As a historian who has taught U.S. history at the collegiate level, I recall the words of my first mentor, the late Dr. Rodolfo Rocha who would tell the class, “I have fifteen weeks to undo what twelve years of public education has denied you.” The social studies standards in Texas had castigated Mexicans and Mexican Americans as the enemy and portrayed them in the textbooks as bandits, lazy, and as foreigners in their own lands. Students in predominantly Mexican American South Texas grew up with limited appreciation of their culture and history. Recently, proposed textbooks in Texas stated that Chicanos wanted to destroy American society, while other texts described African American slaves as immigrants. These teachings speak to the intolerance and hatred that plagues the nation as every day we see the brutalization of black and brown people by law enforcement and citizens alike. Most recently, a white nationalist terrorist who felt emboldened to respond with violence against the browning of the population in Texas committed the massacre in El Paso.

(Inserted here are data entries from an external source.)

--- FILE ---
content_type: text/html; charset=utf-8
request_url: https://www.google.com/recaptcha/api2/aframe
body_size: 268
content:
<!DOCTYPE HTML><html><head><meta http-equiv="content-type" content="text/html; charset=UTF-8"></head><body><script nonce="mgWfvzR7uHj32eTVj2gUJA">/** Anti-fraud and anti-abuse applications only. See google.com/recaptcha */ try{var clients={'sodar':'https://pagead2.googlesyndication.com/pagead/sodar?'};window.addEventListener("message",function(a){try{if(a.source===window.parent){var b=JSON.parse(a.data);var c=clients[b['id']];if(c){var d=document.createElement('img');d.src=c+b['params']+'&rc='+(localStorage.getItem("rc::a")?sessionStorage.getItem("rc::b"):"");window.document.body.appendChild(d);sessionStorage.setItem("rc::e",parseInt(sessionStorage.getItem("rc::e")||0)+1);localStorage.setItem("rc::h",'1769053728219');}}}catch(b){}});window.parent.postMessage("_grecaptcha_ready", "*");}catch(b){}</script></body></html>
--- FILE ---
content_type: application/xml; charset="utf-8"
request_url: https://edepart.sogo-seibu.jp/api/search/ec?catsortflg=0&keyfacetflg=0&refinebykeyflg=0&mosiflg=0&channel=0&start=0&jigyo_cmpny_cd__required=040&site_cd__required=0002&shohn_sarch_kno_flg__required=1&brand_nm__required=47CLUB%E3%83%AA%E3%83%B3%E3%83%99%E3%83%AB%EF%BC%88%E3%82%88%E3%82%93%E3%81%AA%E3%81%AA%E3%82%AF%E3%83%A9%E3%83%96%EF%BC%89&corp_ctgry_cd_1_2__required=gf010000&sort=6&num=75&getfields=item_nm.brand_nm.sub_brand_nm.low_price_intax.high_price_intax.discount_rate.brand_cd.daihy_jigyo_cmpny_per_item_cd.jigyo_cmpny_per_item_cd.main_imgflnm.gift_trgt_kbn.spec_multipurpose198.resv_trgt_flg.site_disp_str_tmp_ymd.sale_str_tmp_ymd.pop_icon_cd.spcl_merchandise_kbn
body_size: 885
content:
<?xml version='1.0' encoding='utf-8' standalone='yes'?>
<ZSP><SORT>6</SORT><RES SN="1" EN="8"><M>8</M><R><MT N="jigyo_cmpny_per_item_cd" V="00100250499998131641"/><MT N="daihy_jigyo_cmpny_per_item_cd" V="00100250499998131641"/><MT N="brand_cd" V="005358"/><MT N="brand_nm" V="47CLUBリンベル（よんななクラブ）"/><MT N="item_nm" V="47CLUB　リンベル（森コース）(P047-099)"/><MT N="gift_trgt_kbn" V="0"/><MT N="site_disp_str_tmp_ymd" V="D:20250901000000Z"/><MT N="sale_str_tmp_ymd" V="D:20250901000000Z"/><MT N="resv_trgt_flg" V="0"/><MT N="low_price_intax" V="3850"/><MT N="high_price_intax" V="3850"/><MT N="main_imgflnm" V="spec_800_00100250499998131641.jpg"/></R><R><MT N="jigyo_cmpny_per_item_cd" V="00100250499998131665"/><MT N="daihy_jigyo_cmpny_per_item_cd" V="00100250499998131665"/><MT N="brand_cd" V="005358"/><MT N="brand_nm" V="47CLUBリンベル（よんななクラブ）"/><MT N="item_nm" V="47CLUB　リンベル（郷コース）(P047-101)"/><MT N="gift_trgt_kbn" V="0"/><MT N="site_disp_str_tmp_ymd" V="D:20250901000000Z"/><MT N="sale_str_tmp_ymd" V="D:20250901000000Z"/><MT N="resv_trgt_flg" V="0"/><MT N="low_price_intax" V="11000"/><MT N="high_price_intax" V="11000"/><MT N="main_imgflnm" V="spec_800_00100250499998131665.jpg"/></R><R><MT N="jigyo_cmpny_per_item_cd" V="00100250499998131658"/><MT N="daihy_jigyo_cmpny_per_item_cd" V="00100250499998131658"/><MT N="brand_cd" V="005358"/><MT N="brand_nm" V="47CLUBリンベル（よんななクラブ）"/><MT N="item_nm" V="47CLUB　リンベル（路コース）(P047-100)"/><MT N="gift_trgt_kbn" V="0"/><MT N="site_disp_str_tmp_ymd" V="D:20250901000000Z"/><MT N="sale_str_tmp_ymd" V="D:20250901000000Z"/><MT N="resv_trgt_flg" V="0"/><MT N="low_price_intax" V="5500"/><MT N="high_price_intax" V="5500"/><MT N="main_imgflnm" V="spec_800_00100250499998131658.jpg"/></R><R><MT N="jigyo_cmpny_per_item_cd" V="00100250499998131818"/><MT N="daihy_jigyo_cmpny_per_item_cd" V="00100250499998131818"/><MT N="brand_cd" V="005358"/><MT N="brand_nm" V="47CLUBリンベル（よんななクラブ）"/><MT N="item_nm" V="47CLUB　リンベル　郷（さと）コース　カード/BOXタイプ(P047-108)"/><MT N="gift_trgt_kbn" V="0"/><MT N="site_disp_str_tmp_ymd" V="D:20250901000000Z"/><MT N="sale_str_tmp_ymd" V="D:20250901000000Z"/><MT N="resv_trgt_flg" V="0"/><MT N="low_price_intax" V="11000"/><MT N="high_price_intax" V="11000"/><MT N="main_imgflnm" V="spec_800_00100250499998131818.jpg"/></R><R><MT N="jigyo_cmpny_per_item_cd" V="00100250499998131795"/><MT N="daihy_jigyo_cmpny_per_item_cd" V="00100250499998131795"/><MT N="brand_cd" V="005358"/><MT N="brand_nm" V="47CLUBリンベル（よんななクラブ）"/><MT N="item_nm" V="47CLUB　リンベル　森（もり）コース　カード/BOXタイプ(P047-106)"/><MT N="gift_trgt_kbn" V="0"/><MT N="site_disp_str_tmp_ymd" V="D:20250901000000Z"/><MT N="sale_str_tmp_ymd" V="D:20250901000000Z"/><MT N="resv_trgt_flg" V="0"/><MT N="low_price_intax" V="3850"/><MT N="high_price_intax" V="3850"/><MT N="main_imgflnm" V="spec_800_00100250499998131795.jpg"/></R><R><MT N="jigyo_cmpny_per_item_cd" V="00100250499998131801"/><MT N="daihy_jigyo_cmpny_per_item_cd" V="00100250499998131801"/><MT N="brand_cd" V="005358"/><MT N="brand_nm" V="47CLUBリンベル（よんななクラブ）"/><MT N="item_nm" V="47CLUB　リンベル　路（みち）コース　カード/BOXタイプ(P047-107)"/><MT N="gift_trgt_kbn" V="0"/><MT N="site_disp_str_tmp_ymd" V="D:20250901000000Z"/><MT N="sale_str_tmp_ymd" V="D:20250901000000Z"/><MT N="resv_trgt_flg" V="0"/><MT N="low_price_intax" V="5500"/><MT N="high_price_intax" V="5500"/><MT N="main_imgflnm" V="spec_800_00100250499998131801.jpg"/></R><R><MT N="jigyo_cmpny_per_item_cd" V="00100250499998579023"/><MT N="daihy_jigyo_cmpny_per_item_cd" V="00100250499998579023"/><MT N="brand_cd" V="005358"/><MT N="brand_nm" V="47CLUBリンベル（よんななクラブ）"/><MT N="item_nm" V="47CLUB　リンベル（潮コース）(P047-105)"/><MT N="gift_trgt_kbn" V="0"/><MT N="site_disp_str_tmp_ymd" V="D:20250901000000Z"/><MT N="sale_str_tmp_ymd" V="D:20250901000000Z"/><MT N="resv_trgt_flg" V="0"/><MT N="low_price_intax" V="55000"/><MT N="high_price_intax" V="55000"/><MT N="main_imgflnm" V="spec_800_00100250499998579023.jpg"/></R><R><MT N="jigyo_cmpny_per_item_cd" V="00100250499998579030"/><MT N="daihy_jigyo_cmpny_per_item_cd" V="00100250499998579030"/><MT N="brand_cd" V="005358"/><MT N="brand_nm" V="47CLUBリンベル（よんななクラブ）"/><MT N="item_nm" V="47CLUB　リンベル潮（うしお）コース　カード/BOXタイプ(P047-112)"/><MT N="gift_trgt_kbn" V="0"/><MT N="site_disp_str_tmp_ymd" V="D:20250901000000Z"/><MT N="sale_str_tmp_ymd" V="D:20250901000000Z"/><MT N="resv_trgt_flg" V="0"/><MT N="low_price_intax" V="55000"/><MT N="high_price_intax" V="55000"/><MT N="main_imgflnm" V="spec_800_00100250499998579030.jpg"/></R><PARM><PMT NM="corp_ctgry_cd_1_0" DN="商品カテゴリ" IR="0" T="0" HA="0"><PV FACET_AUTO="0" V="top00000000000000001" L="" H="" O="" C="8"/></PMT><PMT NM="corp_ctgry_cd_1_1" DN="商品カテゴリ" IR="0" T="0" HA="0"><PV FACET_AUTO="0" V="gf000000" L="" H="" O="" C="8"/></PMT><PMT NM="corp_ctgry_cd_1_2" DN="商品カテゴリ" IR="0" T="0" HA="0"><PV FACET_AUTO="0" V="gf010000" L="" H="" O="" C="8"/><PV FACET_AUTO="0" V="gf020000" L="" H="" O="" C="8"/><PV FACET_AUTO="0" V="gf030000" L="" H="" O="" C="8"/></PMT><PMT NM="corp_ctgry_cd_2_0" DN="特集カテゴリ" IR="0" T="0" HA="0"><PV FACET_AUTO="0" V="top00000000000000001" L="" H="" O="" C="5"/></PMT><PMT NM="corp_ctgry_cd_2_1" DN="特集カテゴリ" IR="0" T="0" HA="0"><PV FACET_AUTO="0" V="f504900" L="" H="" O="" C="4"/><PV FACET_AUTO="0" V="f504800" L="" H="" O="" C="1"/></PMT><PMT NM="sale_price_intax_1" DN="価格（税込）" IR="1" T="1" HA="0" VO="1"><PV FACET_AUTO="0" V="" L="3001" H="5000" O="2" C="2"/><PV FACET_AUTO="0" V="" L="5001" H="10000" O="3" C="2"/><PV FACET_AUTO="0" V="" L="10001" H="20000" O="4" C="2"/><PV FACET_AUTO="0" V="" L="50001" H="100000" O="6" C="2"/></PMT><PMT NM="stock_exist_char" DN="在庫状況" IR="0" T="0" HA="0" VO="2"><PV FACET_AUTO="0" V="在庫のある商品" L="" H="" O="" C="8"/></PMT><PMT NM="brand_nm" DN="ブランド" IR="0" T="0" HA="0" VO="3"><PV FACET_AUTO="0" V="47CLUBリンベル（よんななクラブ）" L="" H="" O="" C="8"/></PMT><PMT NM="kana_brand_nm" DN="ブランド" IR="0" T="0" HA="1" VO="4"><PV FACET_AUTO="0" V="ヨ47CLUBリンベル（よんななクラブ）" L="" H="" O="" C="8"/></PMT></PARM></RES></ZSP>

Proponents of racial and cultural tolerance often use the simplistic cliché, “The United States is a nation of immigrants,” to condemn racial bigotry as they strive for a more inclusive environment. Whether or not people consider their ancestors immigrants is beside the point, as diverse communities of working peoples have contributed to both the development and preservation of the U.S. across time. Yet, this rich history typically is underrepresented, if not completely ignored, in the Kinder-12th grade social studies curriculum. The roles, sacrifices, and contributions of these diverse communities have not always been included in the popular histories of the U.S. On the contrary, there have been attempts to erase or intentionally omit their vast contributions. Most recently, conservative members of state legislatures in numerous states have made attempts to curb social studies curricula, making them less reflective of the historic struggles for inclusion and equality in society.
In Michigan in 2018, former Republican State Senator Patrick Colbeck proposed changes to the social studies standards that would reduce or erase topics such as the NAACP (National Association for the Advancement of Colored People), the Ku Klux Klan, numerous immigrant groups, the LGBTQ community, Roe v. Wade, and climate change. Democrats countered with social studies standards that were more reflective and inclusive of all Michiganders and these standards passed in a 6-2 vote in June. Conservatives argued that the social studies standards passed by Democrats had a liberal slant, were biased against Christians, and that Michigan families did not agree with them. The conflict over the social studies standards goes beyond the cultural war currently occurring in the U.S. and is reflective of the highly polarized political atmosphere the country is enduring.
The education system is impacted by this extreme polarization as conservatives already have a plan to combat the newly passed standards that are to be adopted in the 2020-2021 academic year. “It’s clear these (standards) are biased to the left,” said Republican member of the Michigan Board of Education, Tom McMillin. “The result is not what everyone at this table wants—it’s going to (result in) less support for public education, more people pulling their kids out (of schools).” McMillin threatens with an attack on the funding of public education which already has been under assault under the neoliberal model that has supported charter schools to the detriment of public schools.
This financial assault n has led to the decline of public education throughout Michigan and has deeply hurt our communities. While many schools are in shambles, where teachers often work in unsuitable environments and students feel like they are merely being warehoused, conservative politics and budget cuts have had a damaging impact on Michigan’s education system, which cannot afford further debilitation. As Michiganders prepare for a new decade, they should be mindful of the challenges they are confronting in public education. Neighborhoods may be changing but the aspirations of new neighbors remain the same. Everyone wants the best education for their children and that means having a strong and effective public education system that is inclusive of all.